Infection by the virus leads to destruction of the bursa and immunosuppression.
Infection by virulent strains may result in mortality. Current methods to combat the
virus involve the use of vaccines. These are usually a mixture of live attenuated and
oil inactivated virus. Variant strains of the virus are able to escape the vaccine-generated
antibodies. In addition, the vaccines result in damage to the bursa.
Identification of a receptor for IBDV could result in the development of either
treatment for the virus or superior vaccines by interfering with the attachment of the
virus to host cells.
Several methods for identifying IBDV binding proteins from the membranes of cells
from the bursa of Fabricius were examined. Affinity chromatography of IBDV
binding proteins with a matrix consisting of IBDV cross-linked to Sepharose 4B
allowed separation of a number of virus binding proteins. In contrast, virus overlay
protein blot assay (VOPBA) and reversible cross-linking with 2-iminothiolane proved
less; conclusive.
Predominant proteins in the affinity-separated fraction were of 40 and 32 kDa. These
were further examined by N-terminal amino acid sequencing of the whole protein and
N-terminal sequencing of peptides produced by endoproteinase Lys-C digestion of the
protein respectively. The 40 kDa protein showed homology with human synovial
stimulatory protein involved in the formation of autoantibodies in rheumatoid
arthritis. Virus was also shown to bind to a 440 kDa protein complex. This 440 kDa
protein complex appeared to consist primarily of a 40 kDa protein when examined by
reducing Tris-Tricine SDS-PAGE. Analysis of bursal membrane proteins by Western
blots using sera from rheumatoid arthritis patients revealed interactions between
several IBDV proteins and the antibodies from rheumatoid arthritis patients. Using
serum from one of the five patients showed a strong interaction at approximately 80
kDa and a weaker interaction at approximately 40 kDa. This may indicate an immune reaction between a chicken homolog of the synovial stimulatory protein and
antibodies in rheumatoid arthritis sera.
The 32 kDa protein showed homology to a Pseudomonas fluorescens protein. A
section of this sequence was amplified by PCR from chicken DNA and RT-PCR from
chicken RNA using degenerate primers constructed from the established N-terminal
amino acid sequences and chicken codon usage tables. The fragment produced upon
amplification from chicken DNA and RNA did not correspond to the predicted size of
177 bp. In contrast, when the RT-PCR product was heated and snap cooled before
examination by agarose gel electrophoresis, the product consisted of two fragments,
one of approximately 400 bp in size and one of approximately 200 bp in size.
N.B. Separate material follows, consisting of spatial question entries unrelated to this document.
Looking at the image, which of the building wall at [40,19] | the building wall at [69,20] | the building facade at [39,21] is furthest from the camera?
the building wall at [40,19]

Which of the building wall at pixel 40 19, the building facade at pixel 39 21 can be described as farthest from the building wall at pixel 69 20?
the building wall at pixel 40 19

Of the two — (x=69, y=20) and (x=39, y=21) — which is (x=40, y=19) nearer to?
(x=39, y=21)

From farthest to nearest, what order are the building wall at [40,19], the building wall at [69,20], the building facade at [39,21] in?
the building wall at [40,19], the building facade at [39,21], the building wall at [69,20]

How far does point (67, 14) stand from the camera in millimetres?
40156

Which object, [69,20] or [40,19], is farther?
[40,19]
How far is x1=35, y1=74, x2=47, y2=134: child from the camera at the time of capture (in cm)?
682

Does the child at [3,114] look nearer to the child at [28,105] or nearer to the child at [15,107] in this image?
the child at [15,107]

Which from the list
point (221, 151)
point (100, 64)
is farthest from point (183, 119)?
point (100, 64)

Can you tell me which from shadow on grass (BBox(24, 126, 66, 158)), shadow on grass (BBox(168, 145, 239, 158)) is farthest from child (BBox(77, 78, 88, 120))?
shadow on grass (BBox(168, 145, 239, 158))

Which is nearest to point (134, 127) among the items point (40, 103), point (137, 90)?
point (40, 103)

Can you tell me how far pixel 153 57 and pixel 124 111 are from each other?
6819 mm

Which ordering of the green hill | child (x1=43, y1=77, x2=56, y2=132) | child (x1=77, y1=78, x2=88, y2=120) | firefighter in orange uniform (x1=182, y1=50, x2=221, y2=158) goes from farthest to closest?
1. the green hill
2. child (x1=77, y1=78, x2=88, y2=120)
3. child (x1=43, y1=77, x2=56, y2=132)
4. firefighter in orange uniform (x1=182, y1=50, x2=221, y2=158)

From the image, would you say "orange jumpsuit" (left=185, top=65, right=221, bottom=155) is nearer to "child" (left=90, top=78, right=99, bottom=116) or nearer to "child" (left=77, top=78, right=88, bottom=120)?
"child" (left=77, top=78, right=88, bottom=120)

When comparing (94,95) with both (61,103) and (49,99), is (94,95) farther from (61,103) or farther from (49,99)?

The establishment ofthe 40 and 32 kDa chicken bursal membrane proteins as possible
receptors for the virus could allow for the development of vaccines and/or treatment
strategies for the virus. Treatment strategies or vaccines would be based on blocking
of the interaction between IBDV and chicken host cells. Peptide mimics of the
epitopes involved in such interactions could possibly achieve this. / Thesis (M.Sc.)-University of Natal, Pietermaritzburg, 2000.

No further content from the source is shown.